NOT ALONE: Sarah (left) wants her book to give other parents hope by sharing her and Jimmy’s (centre) story

“They don’t learn naturally,” Sarah told MM.

“They have to be taught everything from scratch. It’s a very complex condition. There isn’t one type of autism, so what is right for one child might not be right for another, and there are a lot of underlying problems that can be mixed into autism that are separate, such as ADHD, which James also has.

“The major problem we have come across is that even though we have sufficient evidence for what needs to happen, parents have to go through very extensive tribunal systems and most education authorities don’t do nearly enough to help. 

“It has to be quality that you are receiving, but these children have got potential. They shouldn’t be carted and struck off as a waste of time.

“I believe that everybody has the potential to learn, and I think these children should be given a chance. They just need a bit more patience and a bit more time. That’s why they are called learning difficulties, because it takes longer to learn.”

Children show signs of autism in the first two to three years of their life, and it is a special condition which affects every sufferer differently.

It is not a learning disability or a mental health problem on its own, but like James, individuals can suffer from a combination of problems on top of their autism.    

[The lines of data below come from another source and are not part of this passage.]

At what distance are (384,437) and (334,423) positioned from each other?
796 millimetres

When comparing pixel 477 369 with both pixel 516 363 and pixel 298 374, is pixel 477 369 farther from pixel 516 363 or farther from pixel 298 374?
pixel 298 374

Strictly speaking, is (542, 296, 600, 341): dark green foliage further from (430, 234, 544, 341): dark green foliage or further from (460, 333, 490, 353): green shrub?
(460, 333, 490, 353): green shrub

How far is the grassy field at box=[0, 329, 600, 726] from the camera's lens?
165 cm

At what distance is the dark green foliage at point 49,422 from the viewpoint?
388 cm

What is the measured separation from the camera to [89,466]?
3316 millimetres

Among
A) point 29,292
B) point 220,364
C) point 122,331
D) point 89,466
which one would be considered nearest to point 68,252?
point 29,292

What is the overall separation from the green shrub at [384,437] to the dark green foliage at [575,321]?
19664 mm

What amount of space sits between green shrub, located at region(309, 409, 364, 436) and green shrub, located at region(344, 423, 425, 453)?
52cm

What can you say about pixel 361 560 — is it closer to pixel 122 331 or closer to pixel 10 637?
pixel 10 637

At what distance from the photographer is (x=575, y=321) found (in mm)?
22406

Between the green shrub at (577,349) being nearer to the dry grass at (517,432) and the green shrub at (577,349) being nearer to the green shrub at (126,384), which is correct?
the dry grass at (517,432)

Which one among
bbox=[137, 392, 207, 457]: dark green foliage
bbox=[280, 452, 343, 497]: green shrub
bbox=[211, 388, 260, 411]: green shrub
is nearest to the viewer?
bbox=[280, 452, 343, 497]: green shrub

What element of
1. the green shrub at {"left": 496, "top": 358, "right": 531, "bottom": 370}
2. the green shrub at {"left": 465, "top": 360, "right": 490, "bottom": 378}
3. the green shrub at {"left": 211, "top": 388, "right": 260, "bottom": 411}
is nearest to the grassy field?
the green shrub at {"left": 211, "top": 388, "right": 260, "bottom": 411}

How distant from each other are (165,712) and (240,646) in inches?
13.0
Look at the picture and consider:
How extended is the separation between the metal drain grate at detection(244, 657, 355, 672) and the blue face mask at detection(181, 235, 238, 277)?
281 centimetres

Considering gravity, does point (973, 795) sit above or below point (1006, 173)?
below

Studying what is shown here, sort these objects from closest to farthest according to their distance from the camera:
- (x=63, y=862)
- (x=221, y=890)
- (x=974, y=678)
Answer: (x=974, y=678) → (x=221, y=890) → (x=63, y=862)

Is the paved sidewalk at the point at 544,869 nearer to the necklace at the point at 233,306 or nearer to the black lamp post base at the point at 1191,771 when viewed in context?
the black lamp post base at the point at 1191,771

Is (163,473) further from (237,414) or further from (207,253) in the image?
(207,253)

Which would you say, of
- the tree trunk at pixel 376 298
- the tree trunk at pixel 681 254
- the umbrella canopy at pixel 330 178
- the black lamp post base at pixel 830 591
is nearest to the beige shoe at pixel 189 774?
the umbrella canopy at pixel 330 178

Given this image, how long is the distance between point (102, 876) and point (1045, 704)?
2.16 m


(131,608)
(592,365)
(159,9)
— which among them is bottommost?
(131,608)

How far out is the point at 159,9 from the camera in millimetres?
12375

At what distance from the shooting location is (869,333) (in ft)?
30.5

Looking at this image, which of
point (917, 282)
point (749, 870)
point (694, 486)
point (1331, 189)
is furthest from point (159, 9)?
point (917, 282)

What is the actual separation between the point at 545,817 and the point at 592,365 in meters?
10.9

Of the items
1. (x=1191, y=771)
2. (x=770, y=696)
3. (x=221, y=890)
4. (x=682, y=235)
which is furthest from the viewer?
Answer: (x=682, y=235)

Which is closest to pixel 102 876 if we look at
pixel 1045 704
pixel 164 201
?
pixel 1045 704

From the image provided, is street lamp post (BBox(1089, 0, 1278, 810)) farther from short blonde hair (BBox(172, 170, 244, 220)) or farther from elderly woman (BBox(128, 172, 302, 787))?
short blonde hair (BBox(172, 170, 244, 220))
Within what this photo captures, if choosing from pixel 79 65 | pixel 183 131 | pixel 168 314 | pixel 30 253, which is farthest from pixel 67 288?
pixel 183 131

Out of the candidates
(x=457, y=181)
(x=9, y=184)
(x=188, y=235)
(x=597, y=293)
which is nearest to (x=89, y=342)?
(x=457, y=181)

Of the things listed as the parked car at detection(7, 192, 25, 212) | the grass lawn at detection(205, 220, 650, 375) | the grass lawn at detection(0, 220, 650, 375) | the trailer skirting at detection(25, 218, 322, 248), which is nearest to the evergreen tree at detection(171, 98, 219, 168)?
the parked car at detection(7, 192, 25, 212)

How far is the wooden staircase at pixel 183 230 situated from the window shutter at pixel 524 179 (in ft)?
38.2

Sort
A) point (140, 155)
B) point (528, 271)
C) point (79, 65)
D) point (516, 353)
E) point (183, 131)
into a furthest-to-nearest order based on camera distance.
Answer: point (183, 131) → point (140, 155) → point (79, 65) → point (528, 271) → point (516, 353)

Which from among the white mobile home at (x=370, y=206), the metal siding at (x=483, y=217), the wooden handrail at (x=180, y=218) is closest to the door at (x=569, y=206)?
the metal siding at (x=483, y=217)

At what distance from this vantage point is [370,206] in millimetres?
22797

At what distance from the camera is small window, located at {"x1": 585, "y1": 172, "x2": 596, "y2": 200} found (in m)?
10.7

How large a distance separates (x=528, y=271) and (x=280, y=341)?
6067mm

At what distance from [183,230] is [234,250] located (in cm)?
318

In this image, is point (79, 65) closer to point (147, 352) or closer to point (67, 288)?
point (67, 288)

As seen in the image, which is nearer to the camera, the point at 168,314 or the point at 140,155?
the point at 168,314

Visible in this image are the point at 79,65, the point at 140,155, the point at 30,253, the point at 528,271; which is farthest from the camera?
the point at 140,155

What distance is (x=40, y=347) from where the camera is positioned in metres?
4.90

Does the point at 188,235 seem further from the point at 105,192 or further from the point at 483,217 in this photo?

Sarah doesn’t think that enough is being done to address issues at their most vital time, or to solve the mystery of what causes the disability.

She continued: “I don’t think anybody really knows why it seems to be on the rise, but I think screening needs to be really looked at properly from a young age, and then therapies like ABA need to be set up.

“Early intervention is the key, and then these children might have a chance of succeeding in mainstream education. It might not cost as much money if they get things sorted out earlier.

“I think more training needs to be given in picking up on special needs. The big issue is cost, but it is just a shame that people have to suffer through it, and I don’t understand why when we had sufficient evidence, James wasn’t given the help that the needed.

“The only reason that we have been given help like ABA in the end is because he went to a school that we didn’t want him to go to, and he ended up swallowing a teaching aid in February which perforated his bowel.

“He needs to be watched all the time and that was brought up in court and tribunals, but it was ignored, and then that happened. He lost out on three years of ABA because of that.

“More training needs to be given and people need to be more compassionate. That is why I wrote my book and it would do well if professionals actually read how difficult it is, because the book does detail that really well.”  

ALL ABOARD: Jimmy enjoys a train ride with his brother Joel

The response to Sarah’s book has been ‘really positive’, and there are a number of reviews on Amazon that indicate how much it is helping the lives of those affected by autism.

Sarah said that she was ‘worried about what people would think’ of the book’s honesty.

“I’ve written it from my perspective,” she said.

“It is incredibly honest, but I think people can relate to that because it’s not glossed up and it is the truth. A lot of people out there are comforted by the fact that they are not the only one.”

Despite finding out about her son’s autism 11 years ago, it has taken a long time for Sarah to come to terms with the harsh facts.

In the future, she hopes that doctors and professionals treat sufferers of autism with the compassion that they deserve, but are more ‘brutally honest’ with their diagnoses, so more can be done sooner to provide the best care possible.

“With James, we were given his diagnosis bit by bit. I don’t think doctors and professionals are brutally honest enough because they find it difficult.

“They never know how things are going to turn out. That’s why they leave it longer before a child is diagnosed, in case they get it wrong or the child catches up, so it sort of snowballed.

“I just want him to get the best help possible, and for him to progress and survive, not just in terms of health, but socially as well, so he can have a good life.”

Jimmy, Me and Autism is available to purchase on Amazon in paperback and e-book versions now.